L.A. City Council Hesitant to Suspend Production Permits

Oct 15, 2010 4:30 PM PST
LOS ANGELES — The Los Angeles City Council was hesitant to suspend adult film production permits Friday after being challenged by officials from the AIDS Healthcare Foundation.

The AHF has campaigned intensively in the past year over enforcement of condom use and safe-sex practices in porn, ramping up its voice after a porn performer tested positive for HIV earlier this week.

AHF officials called on City Council to direct Film L.A., the agency contracted by the city of Los Angeles to handle film permits, to suspend issuing permits.

“A requirement from L.A. City Council would send a powerful message that the public bodies think it’s an important public health issue,” AHF spokesman Ged Kenslea told the council. “We want to suspend porn production until this incident is sorted out.”

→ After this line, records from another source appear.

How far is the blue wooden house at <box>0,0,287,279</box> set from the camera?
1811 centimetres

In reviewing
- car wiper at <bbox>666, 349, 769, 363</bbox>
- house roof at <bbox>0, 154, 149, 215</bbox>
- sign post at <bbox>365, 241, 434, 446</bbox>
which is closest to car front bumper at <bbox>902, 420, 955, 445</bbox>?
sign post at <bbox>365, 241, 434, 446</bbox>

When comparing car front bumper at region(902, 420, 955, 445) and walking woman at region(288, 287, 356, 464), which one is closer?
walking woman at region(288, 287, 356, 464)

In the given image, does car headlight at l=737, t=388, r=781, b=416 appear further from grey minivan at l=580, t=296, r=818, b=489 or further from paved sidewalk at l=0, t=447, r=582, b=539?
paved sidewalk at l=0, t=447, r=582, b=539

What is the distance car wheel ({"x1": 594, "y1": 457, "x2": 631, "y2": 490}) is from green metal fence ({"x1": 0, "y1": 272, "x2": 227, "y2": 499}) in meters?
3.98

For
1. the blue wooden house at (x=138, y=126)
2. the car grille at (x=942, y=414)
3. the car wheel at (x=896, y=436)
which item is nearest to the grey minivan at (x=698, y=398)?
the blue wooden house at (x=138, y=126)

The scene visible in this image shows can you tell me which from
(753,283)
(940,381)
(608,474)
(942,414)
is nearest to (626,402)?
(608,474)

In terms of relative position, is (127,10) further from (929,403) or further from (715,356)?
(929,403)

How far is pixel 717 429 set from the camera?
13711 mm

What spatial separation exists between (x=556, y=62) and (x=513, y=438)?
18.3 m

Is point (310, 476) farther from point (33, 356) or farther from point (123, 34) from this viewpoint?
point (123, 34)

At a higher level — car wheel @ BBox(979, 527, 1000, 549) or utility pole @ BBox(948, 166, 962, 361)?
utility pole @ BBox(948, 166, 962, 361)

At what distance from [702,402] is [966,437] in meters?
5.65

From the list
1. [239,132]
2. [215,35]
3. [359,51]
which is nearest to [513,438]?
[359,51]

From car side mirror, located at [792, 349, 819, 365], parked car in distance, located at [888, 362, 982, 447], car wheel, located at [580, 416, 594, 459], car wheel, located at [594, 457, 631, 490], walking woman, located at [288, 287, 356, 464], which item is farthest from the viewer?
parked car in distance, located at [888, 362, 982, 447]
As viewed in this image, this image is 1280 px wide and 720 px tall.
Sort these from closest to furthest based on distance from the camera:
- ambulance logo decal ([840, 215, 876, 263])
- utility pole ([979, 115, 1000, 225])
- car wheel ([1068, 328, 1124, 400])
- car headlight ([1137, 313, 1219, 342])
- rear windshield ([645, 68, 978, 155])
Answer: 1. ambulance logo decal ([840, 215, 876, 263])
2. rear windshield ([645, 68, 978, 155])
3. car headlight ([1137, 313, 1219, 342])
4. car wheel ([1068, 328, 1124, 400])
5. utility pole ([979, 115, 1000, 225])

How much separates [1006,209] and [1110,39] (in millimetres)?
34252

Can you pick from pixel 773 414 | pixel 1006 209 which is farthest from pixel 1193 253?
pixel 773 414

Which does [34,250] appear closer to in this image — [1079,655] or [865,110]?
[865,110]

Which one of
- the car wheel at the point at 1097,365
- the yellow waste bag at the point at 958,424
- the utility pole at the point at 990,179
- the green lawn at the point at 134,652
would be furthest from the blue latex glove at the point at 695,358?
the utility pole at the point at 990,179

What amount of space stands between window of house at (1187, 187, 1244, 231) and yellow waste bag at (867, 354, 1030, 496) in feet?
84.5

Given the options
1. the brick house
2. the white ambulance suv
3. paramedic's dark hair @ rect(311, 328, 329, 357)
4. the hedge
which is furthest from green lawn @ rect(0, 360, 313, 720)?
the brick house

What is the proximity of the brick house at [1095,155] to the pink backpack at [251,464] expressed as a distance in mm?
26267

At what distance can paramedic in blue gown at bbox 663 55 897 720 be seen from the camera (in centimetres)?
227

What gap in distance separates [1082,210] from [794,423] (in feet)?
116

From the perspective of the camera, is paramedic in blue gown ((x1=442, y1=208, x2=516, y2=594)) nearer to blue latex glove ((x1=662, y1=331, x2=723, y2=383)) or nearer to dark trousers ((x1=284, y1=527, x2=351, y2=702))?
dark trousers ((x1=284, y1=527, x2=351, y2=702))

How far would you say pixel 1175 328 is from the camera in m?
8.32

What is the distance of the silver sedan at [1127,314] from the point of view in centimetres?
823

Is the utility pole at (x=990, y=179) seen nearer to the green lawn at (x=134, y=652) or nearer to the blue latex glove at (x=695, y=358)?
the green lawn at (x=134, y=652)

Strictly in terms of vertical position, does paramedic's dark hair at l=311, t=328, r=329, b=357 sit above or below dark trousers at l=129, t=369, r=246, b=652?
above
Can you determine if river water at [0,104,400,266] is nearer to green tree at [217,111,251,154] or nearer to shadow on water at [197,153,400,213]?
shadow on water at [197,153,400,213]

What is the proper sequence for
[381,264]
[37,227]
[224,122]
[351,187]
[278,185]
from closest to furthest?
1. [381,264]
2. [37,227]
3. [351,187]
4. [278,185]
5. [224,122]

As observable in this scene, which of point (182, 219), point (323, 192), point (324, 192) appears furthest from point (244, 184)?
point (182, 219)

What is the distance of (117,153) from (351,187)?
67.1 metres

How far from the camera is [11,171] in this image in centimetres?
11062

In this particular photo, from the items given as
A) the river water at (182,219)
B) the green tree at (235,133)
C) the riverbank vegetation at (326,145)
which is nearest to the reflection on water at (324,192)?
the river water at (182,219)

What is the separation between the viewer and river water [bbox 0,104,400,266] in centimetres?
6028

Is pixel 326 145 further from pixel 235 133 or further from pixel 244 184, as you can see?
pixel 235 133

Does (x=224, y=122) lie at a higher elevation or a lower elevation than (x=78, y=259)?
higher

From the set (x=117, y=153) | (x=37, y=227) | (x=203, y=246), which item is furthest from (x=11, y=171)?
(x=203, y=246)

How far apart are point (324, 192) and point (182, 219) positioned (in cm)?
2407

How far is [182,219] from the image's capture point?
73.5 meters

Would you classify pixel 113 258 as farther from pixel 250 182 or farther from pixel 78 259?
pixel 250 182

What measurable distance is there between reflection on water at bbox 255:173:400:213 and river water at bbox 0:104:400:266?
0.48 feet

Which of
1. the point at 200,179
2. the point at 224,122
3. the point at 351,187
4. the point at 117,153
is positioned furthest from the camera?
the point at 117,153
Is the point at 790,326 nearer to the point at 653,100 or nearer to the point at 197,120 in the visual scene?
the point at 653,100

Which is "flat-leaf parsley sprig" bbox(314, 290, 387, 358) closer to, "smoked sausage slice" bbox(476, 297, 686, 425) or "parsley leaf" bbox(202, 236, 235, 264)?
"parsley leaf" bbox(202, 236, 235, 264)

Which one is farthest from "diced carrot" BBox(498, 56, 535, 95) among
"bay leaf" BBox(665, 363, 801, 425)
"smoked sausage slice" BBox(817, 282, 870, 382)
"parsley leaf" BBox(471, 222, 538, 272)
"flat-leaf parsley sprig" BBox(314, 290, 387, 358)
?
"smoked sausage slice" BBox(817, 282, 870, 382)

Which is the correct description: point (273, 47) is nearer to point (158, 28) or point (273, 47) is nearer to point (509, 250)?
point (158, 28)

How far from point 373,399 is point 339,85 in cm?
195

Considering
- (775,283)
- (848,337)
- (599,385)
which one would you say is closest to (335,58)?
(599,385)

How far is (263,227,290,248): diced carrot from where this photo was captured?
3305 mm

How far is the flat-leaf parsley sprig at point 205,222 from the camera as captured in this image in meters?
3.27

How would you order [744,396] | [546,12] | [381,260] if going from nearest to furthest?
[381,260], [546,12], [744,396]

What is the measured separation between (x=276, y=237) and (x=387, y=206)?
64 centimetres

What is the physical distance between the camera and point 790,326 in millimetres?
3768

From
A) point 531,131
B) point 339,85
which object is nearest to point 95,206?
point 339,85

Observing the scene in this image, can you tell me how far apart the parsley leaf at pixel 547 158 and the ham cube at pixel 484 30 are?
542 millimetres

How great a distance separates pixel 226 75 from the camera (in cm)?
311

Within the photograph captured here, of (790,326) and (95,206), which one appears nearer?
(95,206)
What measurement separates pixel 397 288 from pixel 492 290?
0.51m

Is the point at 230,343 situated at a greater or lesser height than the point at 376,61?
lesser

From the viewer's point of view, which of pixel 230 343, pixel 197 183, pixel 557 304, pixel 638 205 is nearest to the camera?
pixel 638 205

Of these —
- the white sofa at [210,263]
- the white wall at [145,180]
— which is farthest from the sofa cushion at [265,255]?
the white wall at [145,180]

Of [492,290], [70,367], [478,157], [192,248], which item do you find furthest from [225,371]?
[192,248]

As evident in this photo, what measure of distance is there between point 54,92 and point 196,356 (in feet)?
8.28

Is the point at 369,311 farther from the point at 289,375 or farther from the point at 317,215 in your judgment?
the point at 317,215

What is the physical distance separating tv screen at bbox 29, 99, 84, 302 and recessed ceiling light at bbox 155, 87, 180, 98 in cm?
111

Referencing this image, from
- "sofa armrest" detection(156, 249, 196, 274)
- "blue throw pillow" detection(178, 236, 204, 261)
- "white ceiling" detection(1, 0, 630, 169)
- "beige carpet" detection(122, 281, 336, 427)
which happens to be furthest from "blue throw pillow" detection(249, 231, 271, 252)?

But Councilman Richard Alarcon, speaking to the Los Angeles Times, said that there could be a risk with lawsuits over civil rights violations and the AHF's call was not practical.

“To revoke a permit for an entire industry — where does it stop?” Alarcon said. “If a stuntman injures himself — and we know there are injuries to stuntmen all the time — are we going to pull all the permits for the industry? The answer is no.

"There are civil rights issues that this particular industry has been very strong on and, frankly, they have prevailed," he said, noting there could be “extensive litigation at great expense to the taxpayers.”

Alarcon said that the responsibility should be shouldered by Cal/OSHA, which regulates workplace safety.

“They have the workplace regulations, and it’s incumbent on them to target,” Alarcon said.

On Thursday, Diane Duke, the Free Speech Coalition's executive director, told XBIZ that AHF's decision to appear at City Council amounted to the nonprofit's continual attempt to exploit the latest HIV scare for political gain.

"Rather than recognizing the industry for going above and beyond what is required, AHF is using this opportunity to continue its never-ending stream of grandstanding," she said.

As for the number of adult companies that apply for film permits, it is unknown.

Film L.A. spokesman Todd Lindgren told XBIZ that the agency does not track the specific content of each registered shoot, "just the genre, as in terms of drama or comedy."